Whether Vietnam secures Samsung's investment in semiconductor manufacturing remains to be seen. Lee told the prime minister he would visit Samsung's complex in Ho Chi Minh City to consider an expansion plan, radio broadcaster Voice of Vietnam reported.

Meanwhile, news site Businesskorea reported Samsung's current priority is to complete the construction of a research and development center that will employ 3,000 in Vietnam by 2022 rather than complying with the investment request from Phuc.

Samsung is the largest foreign investor in Vietnam, with investments totaling $17 billion, according to Vietnam's government website. Vietnam exported smartphones and parts worth $51.38 billion in 2019, mostly produced by Samsung Electronics.

Vietnam's efficient handling of the pandemic has raised the country's brand as the top destination for diversifying beyond or away from China. That could further propel the country to rise as a regional hub of tech manufacturing.

"But two factors limit Vietnam's ability to absorb significantly more manufacturing from China and move up the value chain: its high dependence on foreign input for production and its much smaller population size," Trinh Nguyen, a nonresident scholar at the Carnegie Endowment for International Peace points out.
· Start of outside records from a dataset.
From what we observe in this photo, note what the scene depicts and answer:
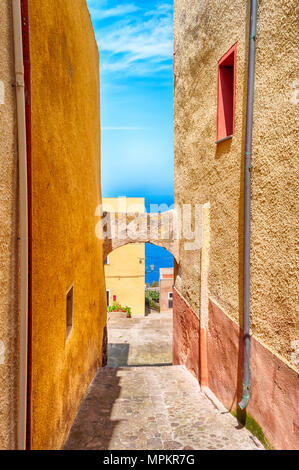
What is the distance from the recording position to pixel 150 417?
4922mm

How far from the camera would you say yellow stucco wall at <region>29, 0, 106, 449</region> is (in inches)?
122

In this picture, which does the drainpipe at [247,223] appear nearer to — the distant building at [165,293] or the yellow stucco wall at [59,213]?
the yellow stucco wall at [59,213]

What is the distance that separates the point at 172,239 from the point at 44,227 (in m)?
6.03

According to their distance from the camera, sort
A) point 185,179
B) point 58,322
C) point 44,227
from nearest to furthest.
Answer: point 44,227, point 58,322, point 185,179

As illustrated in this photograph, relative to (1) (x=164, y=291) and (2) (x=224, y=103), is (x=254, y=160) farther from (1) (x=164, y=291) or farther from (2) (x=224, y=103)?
(1) (x=164, y=291)

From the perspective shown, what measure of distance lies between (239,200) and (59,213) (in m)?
2.54

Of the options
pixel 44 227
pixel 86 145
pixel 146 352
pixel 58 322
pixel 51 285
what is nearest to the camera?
pixel 44 227

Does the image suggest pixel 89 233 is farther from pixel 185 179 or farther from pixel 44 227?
pixel 44 227

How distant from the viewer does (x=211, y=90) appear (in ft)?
19.9

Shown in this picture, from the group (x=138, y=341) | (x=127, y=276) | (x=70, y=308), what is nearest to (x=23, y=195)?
(x=70, y=308)

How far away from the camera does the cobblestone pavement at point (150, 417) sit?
4.11 meters

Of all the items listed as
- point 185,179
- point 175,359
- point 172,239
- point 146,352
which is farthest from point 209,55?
point 146,352

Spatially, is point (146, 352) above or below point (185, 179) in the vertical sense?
below

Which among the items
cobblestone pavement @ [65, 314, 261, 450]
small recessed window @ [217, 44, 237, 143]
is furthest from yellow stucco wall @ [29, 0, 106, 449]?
small recessed window @ [217, 44, 237, 143]
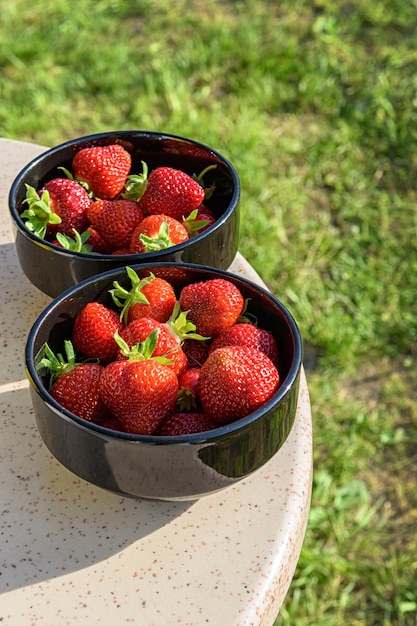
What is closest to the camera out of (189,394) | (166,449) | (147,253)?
Answer: (166,449)

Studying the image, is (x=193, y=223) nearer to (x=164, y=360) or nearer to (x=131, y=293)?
(x=131, y=293)

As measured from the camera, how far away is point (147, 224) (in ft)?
3.53

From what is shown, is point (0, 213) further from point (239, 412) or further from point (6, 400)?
point (239, 412)

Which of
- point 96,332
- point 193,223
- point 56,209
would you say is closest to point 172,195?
point 193,223

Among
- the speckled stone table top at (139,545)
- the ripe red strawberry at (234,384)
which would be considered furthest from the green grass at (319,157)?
the ripe red strawberry at (234,384)

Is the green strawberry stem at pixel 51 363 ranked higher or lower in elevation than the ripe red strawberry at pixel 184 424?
higher

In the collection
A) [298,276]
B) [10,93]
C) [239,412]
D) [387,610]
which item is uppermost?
[239,412]

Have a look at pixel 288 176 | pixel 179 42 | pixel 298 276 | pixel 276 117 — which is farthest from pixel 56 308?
pixel 179 42

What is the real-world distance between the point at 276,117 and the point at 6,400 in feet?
6.97

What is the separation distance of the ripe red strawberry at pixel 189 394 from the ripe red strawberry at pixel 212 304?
0.26 feet

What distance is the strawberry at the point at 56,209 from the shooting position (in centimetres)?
110

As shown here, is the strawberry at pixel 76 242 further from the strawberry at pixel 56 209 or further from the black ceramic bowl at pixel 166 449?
the black ceramic bowl at pixel 166 449

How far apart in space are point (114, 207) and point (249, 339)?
11.3 inches

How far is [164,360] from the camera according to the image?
2.90 ft
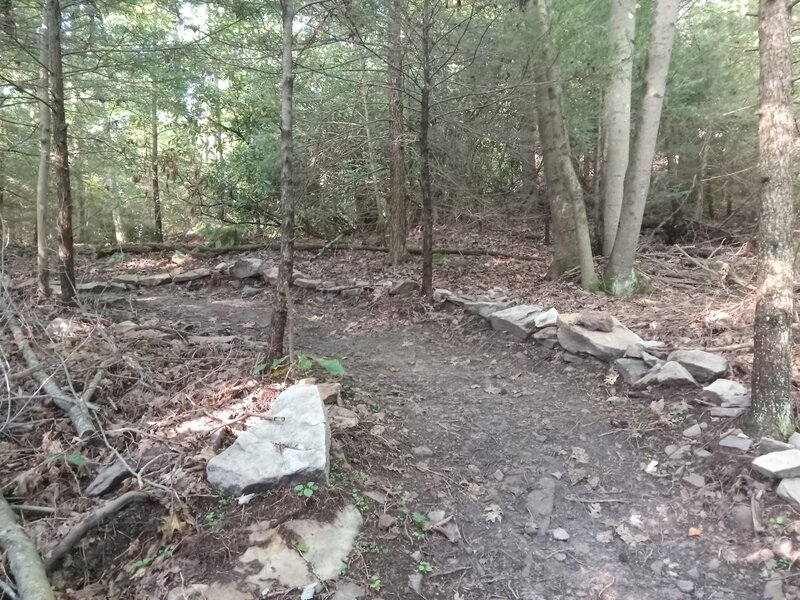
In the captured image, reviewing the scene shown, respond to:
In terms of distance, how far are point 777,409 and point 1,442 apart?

Building a cluster of domestic chip industry is a potential move for Vietnam to climb up the value chain.

Hanoi's digital economy strategy comprises a range of elements including digitization of government, deployment of a digital payment system and ultrafast fifth-generation telecom network. Vietnam will be "taking full advantage of the achievements of the 4th Industrial Revolution," documents of the national strategy say.

The 4th Industrial Revolution refers to the ongoing automation of traditional manufacturing using technology including 3D printing, artificial intelligence and machine-to-machine communication.